We also need to remember that those illustrations are certainly 'ideal' - and may not actually match the functioning furnaces in fine detail!
My understanding from the manuscript is that this system makes a series of smaller blooms, in a continuous process running over several days (!). It describes pulling away excess slag (the bowl) after each extraction. Remember that this process is linked to use of a primary bog iron ore as well, which depending on source, might contain a lot less silica than the rock based ores that those of you from the eastern USA are used to using.
Under 'Conclusions' Evenstad says : "Smelting 24 pars of ore gives 36 lbs of raw bloom. Output should be 150 lbs per day. ... Three men can do five smelts a day."
Espelund notes that his own experimental trials suggest 4 hours per cycle, so that is a 24 hour day. Running the math gives us roughly 30 lbs for each bloom / 15 kg. So large, but not immense. Espelund describes a test he ran in 1991 had 15 kg of ore produce 6 kg of bloom. (Thats a very respectable 40% yield, but of course the ore quality is critical.)
Mark continued - Referring to 'Iron Production in Norway' - Arne Espelund
Not overly surprising. I think the Espelund book was almost 'vanity press', and I doubt all that many were printed. The publisher is Arketype in Trondheim Norway. The frontpiece states "The printing has been financed jointly by the Norwegian Metallurgical Society, INFACON, and the Historical Metallurgy Society in England" . Maybe some leads there?Is there a full description of the operation of it in that book? Which is no where to be had, at any price that I have found in the world.
I managed to score a photocopy directly from Arne when we first worked together at a workshop for Parks Canada in 2001. (Which got me started in this insanity.)
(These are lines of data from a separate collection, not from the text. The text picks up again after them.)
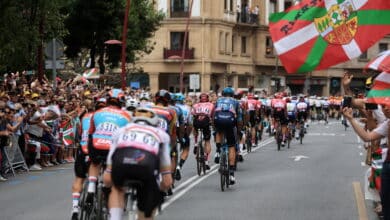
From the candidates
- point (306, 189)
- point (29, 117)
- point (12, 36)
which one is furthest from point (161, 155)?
point (12, 36)

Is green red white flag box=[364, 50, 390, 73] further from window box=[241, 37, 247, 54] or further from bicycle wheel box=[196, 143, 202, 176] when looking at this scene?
window box=[241, 37, 247, 54]

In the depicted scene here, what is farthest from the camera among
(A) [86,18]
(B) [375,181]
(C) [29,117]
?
(A) [86,18]

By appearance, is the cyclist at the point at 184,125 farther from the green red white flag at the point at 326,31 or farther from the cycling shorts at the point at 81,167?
the green red white flag at the point at 326,31

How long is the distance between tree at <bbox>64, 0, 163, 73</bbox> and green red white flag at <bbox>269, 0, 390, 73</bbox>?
34.0 metres

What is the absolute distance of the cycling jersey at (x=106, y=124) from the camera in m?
11.1

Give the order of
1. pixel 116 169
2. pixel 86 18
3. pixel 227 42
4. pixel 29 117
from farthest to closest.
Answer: pixel 227 42
pixel 86 18
pixel 29 117
pixel 116 169

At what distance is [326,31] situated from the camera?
11.0 meters

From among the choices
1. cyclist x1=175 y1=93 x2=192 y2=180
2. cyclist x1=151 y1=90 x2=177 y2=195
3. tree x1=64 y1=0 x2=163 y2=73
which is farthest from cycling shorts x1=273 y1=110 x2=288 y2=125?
tree x1=64 y1=0 x2=163 y2=73

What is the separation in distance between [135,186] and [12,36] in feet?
50.2

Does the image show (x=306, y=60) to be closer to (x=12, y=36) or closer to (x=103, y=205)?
(x=103, y=205)

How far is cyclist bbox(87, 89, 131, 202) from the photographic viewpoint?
11.1 m

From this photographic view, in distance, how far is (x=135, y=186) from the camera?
9.28 meters

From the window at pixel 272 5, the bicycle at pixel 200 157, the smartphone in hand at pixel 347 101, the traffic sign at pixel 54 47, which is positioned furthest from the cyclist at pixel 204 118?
the window at pixel 272 5

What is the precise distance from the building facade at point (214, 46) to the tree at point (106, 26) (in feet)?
52.4
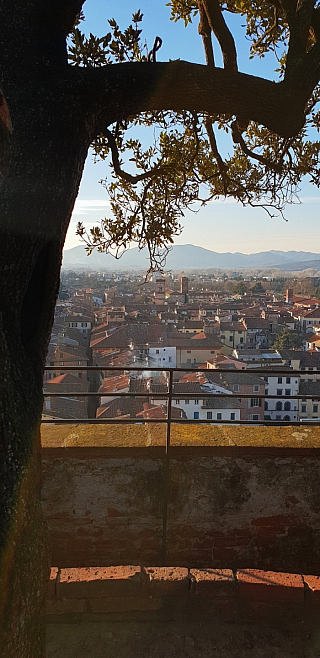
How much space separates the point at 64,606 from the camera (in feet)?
11.1

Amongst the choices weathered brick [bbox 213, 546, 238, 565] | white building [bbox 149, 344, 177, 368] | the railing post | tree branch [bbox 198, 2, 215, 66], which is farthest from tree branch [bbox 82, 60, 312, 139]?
white building [bbox 149, 344, 177, 368]

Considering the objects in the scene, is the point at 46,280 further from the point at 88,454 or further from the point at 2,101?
the point at 88,454

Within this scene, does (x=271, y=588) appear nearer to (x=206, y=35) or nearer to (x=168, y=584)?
(x=168, y=584)

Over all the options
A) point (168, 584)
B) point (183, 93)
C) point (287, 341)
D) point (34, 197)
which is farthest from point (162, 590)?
point (287, 341)

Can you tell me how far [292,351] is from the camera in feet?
38.8

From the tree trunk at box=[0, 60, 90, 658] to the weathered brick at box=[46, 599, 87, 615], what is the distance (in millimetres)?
1606

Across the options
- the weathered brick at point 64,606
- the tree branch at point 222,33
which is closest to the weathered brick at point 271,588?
the weathered brick at point 64,606

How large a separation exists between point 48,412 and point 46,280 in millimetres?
4388

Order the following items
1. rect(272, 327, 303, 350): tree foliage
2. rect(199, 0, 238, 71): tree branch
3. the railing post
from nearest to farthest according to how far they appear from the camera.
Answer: rect(199, 0, 238, 71): tree branch < the railing post < rect(272, 327, 303, 350): tree foliage

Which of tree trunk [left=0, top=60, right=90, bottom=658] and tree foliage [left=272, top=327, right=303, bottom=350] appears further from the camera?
tree foliage [left=272, top=327, right=303, bottom=350]

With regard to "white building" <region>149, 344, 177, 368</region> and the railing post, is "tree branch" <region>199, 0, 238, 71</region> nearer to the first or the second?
the railing post

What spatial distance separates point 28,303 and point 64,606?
2485 mm

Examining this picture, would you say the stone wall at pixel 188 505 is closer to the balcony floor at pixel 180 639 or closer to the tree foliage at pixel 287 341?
the balcony floor at pixel 180 639

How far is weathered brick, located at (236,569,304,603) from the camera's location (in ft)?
11.1
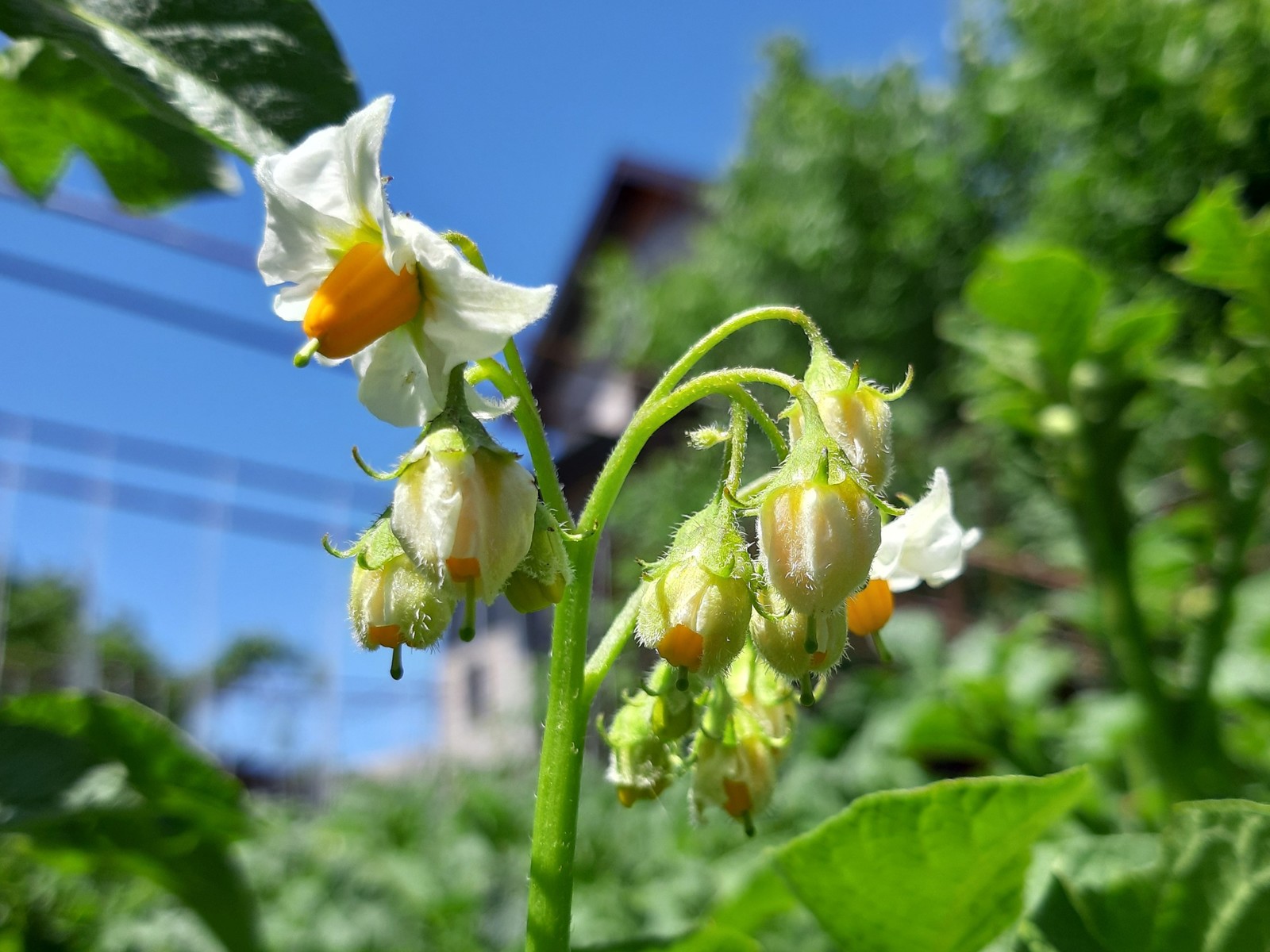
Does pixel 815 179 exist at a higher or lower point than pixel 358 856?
higher

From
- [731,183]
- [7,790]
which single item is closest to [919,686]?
[7,790]

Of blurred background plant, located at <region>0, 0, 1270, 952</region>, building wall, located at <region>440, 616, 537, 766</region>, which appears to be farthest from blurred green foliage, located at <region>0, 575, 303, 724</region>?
blurred background plant, located at <region>0, 0, 1270, 952</region>

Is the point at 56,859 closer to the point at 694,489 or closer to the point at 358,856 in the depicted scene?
the point at 358,856

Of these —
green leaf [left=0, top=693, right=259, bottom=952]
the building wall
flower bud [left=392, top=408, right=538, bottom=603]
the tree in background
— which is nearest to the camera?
flower bud [left=392, top=408, right=538, bottom=603]

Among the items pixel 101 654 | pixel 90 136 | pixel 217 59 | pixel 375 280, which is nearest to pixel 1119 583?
pixel 375 280

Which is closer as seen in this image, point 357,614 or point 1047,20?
point 357,614

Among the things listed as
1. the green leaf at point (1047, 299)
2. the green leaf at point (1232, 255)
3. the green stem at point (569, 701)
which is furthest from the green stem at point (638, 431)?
the green leaf at point (1232, 255)

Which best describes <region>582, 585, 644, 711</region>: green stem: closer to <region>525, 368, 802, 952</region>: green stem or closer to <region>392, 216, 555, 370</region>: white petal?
<region>525, 368, 802, 952</region>: green stem

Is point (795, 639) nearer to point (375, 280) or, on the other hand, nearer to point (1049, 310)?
point (375, 280)

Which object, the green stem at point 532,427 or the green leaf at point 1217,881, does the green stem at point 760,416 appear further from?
the green leaf at point 1217,881
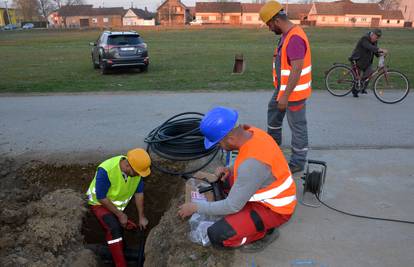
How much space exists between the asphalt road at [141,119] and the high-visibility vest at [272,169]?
281 cm

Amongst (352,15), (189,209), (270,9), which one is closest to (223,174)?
(189,209)

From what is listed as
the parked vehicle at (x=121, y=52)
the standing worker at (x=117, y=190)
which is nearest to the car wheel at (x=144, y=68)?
the parked vehicle at (x=121, y=52)

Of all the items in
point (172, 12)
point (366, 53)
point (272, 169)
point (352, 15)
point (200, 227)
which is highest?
point (172, 12)

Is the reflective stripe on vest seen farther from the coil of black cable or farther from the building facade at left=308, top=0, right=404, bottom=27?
the building facade at left=308, top=0, right=404, bottom=27

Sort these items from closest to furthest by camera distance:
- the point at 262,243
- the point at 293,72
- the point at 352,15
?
1. the point at 262,243
2. the point at 293,72
3. the point at 352,15

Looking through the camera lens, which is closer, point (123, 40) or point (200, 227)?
point (200, 227)

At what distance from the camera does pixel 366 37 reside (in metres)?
8.87

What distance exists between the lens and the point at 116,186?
411 cm

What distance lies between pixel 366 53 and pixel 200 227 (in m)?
7.49

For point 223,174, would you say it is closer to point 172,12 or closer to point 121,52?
point 121,52

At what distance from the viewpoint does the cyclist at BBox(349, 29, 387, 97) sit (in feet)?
28.7

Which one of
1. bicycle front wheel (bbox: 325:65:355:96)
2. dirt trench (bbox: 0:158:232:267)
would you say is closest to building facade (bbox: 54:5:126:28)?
bicycle front wheel (bbox: 325:65:355:96)

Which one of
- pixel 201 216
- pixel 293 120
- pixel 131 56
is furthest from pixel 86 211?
pixel 131 56

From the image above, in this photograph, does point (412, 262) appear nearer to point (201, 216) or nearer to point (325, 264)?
point (325, 264)
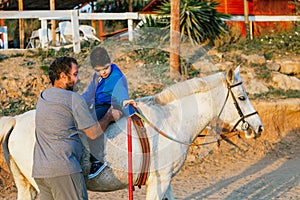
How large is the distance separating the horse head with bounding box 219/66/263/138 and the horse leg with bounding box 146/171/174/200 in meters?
1.06

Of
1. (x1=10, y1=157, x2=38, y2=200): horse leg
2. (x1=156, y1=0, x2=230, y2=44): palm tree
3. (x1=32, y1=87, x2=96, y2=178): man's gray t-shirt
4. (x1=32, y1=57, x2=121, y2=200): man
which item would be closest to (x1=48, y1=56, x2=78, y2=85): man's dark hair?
(x1=32, y1=57, x2=121, y2=200): man

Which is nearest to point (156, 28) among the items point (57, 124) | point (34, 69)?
point (34, 69)

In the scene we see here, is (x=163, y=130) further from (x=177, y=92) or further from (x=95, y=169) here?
(x=95, y=169)

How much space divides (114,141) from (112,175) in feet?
1.21

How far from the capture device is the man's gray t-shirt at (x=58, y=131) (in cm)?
471

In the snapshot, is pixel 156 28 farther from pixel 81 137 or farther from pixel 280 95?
pixel 81 137

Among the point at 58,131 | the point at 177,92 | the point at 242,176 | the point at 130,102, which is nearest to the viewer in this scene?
the point at 58,131

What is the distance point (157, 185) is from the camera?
5855 mm

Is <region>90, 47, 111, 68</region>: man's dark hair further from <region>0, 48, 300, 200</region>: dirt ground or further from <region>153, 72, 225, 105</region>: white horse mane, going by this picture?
<region>0, 48, 300, 200</region>: dirt ground

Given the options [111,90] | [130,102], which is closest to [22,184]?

Iron in Norway devotes about 20 pages to the manuscript and Eslplund's comments on it. There is another 10 pages of background material.
What might surprise you (??) and is most specific to our starting point here :
The actual reference to a re-melting hearth in the Evenstad is very short and not overly descriptive. Its only a single paragraph!
I've scanned that specific section and attached it to the bottom of this.
The whole bladesmithing community owes a huge debt to Skip Williams, for researching and prototyping the first 'Aristotle' furnace. Then to Lee Sauder, for hosting the Early Iron group at Smeltfest 08 where we were introduced to this prototype. Jesus Herandez, Shelton Browder and Steve Mankowski, (and myself) for the week we spent figuring out how to make the system work and control the variables.